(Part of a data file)
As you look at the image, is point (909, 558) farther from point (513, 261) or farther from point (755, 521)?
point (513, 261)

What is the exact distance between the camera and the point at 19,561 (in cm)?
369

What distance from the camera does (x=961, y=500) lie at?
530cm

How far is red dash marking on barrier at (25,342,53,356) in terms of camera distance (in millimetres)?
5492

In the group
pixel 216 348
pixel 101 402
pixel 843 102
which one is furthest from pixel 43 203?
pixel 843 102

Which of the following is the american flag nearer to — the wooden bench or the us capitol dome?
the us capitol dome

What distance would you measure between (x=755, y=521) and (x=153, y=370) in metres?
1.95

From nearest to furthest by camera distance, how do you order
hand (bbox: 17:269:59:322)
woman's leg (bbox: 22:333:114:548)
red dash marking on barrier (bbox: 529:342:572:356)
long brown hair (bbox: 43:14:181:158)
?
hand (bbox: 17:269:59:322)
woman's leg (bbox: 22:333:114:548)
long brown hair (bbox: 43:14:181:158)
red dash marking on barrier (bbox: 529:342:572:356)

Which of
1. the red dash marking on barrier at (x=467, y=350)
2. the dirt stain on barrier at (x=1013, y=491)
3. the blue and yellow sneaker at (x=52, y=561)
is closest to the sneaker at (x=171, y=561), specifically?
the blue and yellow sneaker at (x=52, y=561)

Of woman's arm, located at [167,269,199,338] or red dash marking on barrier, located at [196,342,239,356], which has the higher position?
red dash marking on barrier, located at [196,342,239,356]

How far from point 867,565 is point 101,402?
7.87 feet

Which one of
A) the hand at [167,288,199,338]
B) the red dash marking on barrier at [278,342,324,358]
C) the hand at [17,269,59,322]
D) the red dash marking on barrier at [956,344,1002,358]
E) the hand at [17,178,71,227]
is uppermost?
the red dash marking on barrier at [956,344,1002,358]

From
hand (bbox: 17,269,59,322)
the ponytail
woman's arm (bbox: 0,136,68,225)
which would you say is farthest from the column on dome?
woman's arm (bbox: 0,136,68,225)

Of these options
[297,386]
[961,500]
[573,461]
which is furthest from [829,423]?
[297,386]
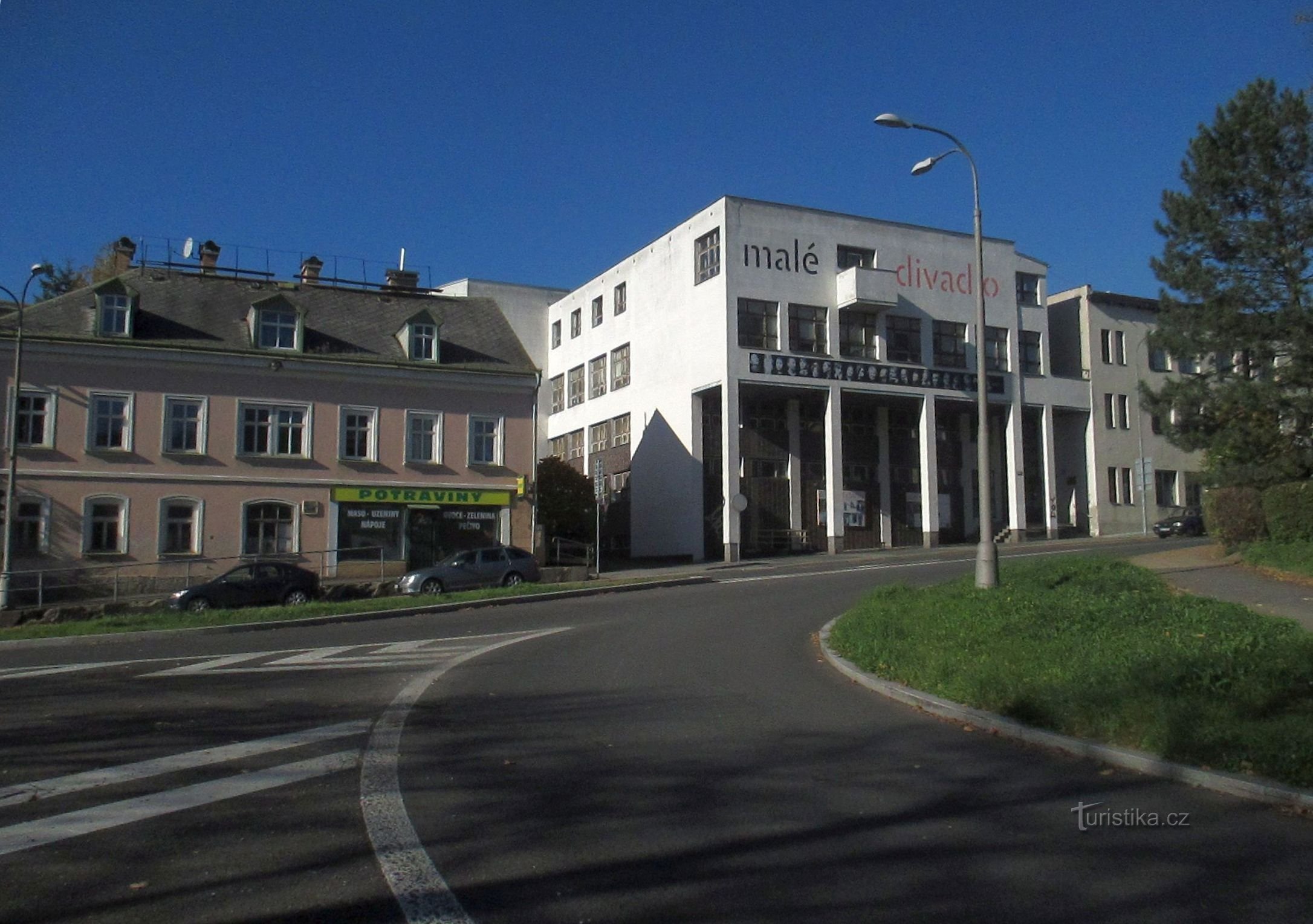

- _Set exercise_
Please copy the material from the line with "Of woman's arm, located" through the end, changing "uppermost" to "highest" and keeping everything else the same. Omit the pictures from your answer.

- _Written answer_
Of woman's arm, located at [167,269,199,338] or red dash marking on barrier, located at [196,342,239,356], which has the higher position?
red dash marking on barrier, located at [196,342,239,356]

How far from point 867,565 is point 101,402?
7.87 feet

Which one of
A) the hand at [167,288,199,338]
B) the red dash marking on barrier at [278,342,324,358]
C) the hand at [17,269,59,322]
D) the red dash marking on barrier at [956,344,1002,358]
E) the hand at [17,178,71,227]
is highest?
the red dash marking on barrier at [956,344,1002,358]

From
hand (bbox: 17,269,59,322)
the ponytail
woman's arm (bbox: 0,136,68,225)
which would you say is farthest from the column on dome?
woman's arm (bbox: 0,136,68,225)

Of these options
[297,386]
[961,500]
[573,461]
which is furthest from [829,423]?
[297,386]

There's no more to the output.